加持の魂はきっとミサトの近くへと帰っている、そう信じたかったのだ。

「僕はトウジの言葉を聞く事が出来て良かったけど、加持さんは弟さんの事でずっと悩んでいたんだね」

シンジは悲しそうな目をして、最後に会った時の加持の言葉を思い出した。

「謝ろうと思っても、相手が居ないって言うのは辛い事よね」
「うん、許してもらえているのか判らないのは不安だよ」

アスカがつぶやいた言葉に、シンジもうなずいた。
シンジは今のアスカなら受け止められると思って加持の子供の頃の辛い体験を明かしたのだ。
セカンドインパクトの混乱の後、孤児となった加持と加持の弟は、施設へと送られたが、世界の混乱は大きく施設もパンク状態だった。
そこで加持達の少年グループは自由を求めて施設を脱走、廃ビルをアジトにして戦略自衛隊の食糧庫から食料を盗んで生き延びていた。
しかしある時、食糧庫に忍び込んだ加持は軍の兵士に捕まってしまう。
食料を度々盗まれて苛立っていた兵士は、銃を突き付けて加持を脅した。
怯えた加持は、仲間の少年グループのアジトである廃ビルの場所を白状してしまったのだ。
その後兵士の隙を突いて脱走した加持が、アジトに戻って見たのは……兵士達に暴行を受けて息絶えた弟達の姿だった……。

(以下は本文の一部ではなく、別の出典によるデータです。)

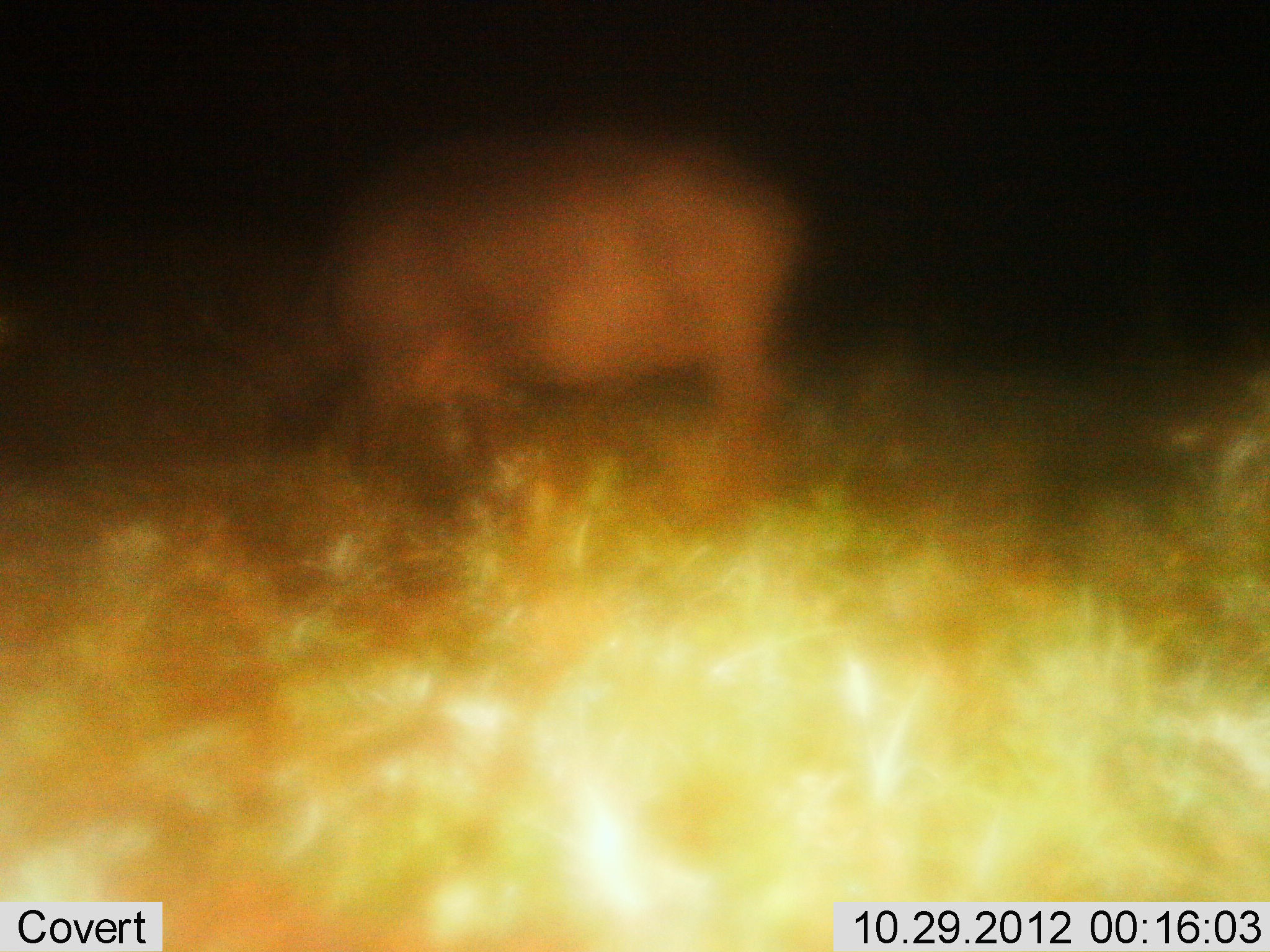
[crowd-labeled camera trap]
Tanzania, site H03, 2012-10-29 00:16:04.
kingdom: Animalia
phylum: Chordata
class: Mammalia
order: Artiodactyla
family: Bovidae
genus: Syncerus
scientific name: Syncerus caffer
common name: cape buffalo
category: buffalo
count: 1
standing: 30%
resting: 0%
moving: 0%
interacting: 0%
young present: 0%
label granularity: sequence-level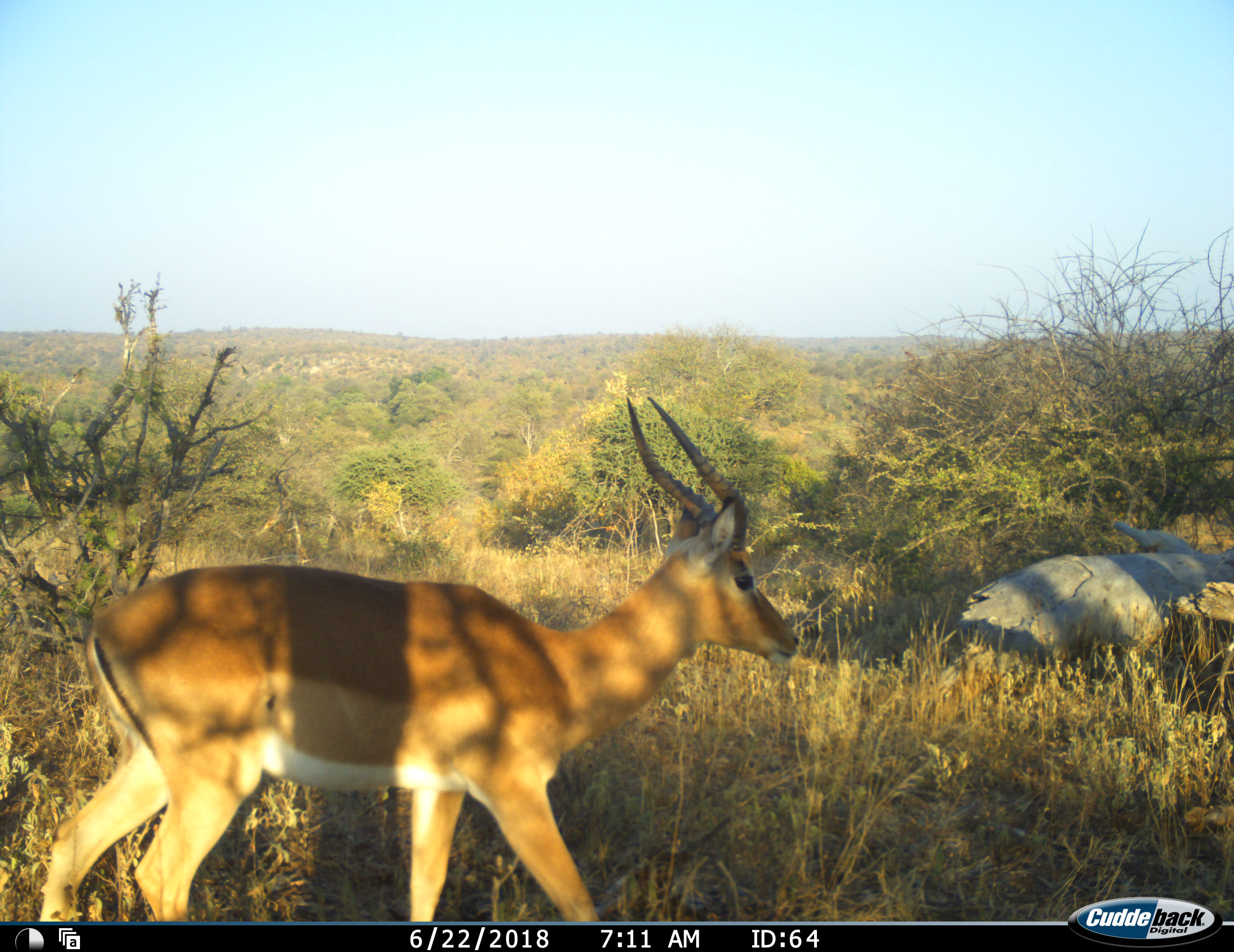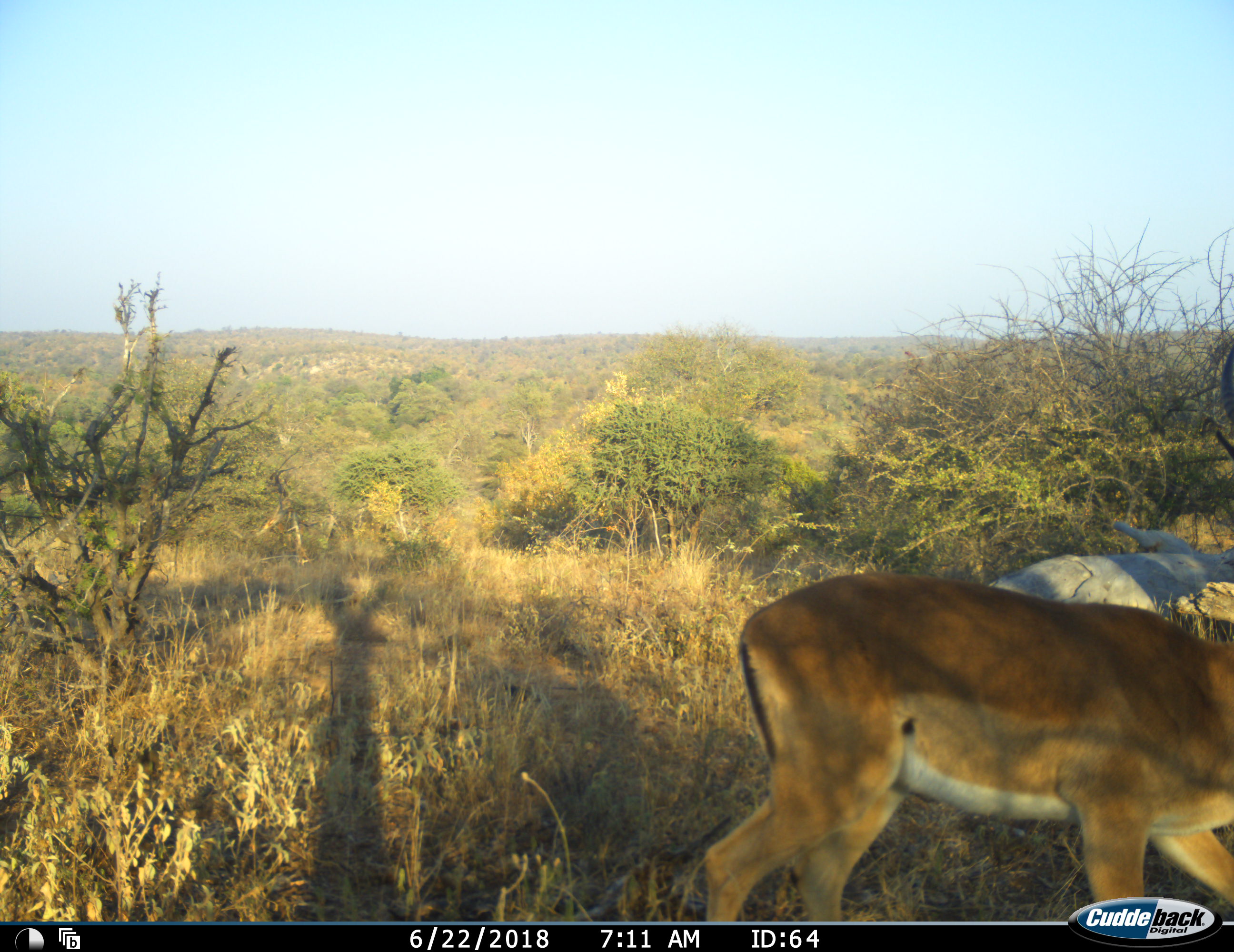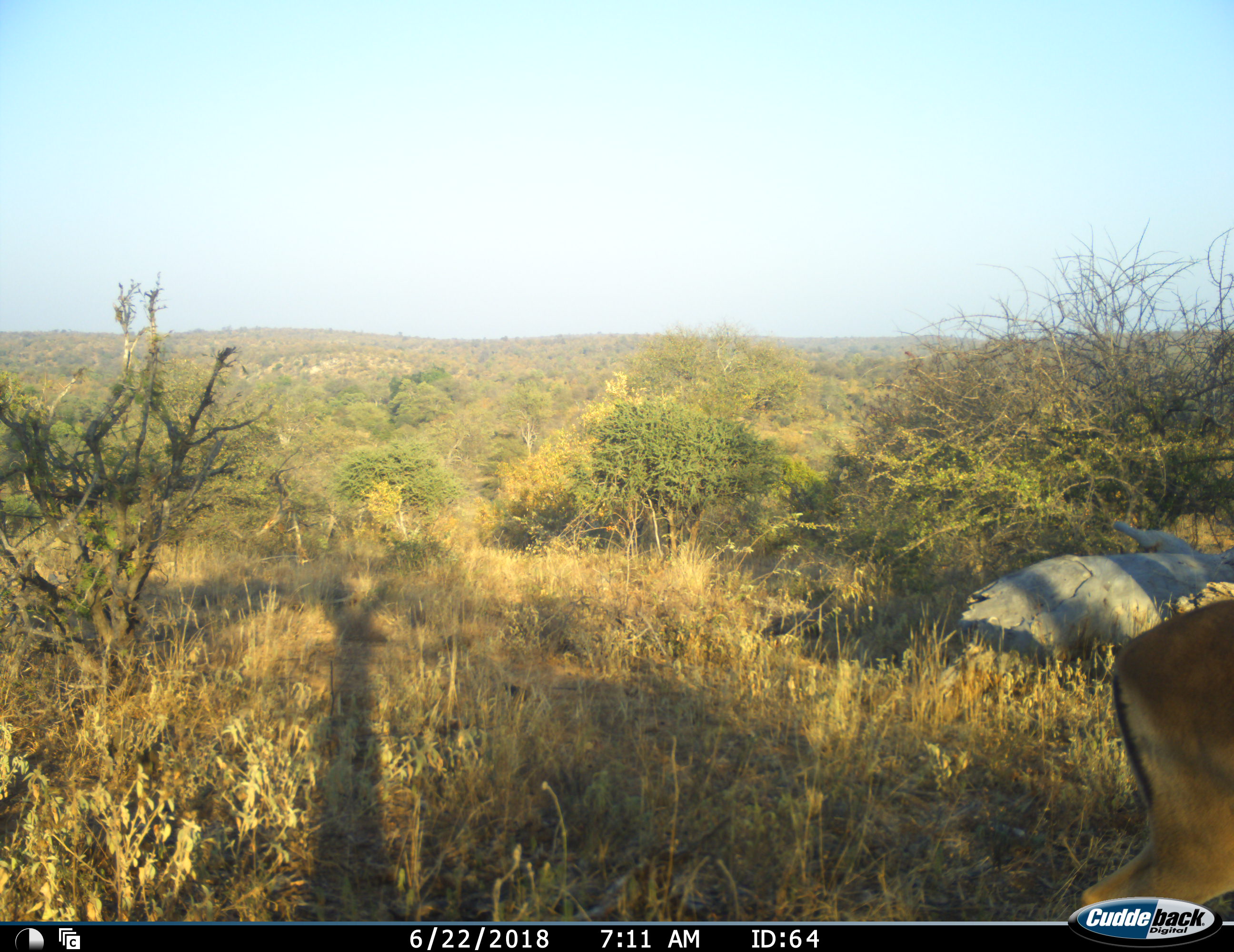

「本当、加持さんもミサトも大馬鹿よ! 自分が幸せにならないのが償いだなんて。アタシはそんな馬鹿な大人になんか……なりたくないんだから」

アスカはそう言うと、ミサトの墓石に水を乱暴に掛けた。
礼儀に反する行為だが、それがアスカなりの加持とミサトへの供養なのだろう。
そしてアスカとシンジは墓に向かって手を合わせてしばらくの間黙とうをした。

「また来年会いに来ます、ミサトさん、加持さん」
「じゃあね」

シンジとアスカは生きているミサトと加持に話し掛けるように笑顔であいさつをして墓地を立ち去って行った。
そして新学期が始まってアスカとシンジは新しい中学校のクラスで元気に自己紹介をする。
その姿は過去の罪に悩むエヴァンゲリオンパイロットの顔では無い、どこにでもいる普通の中年生の少年少女の笑顔だった。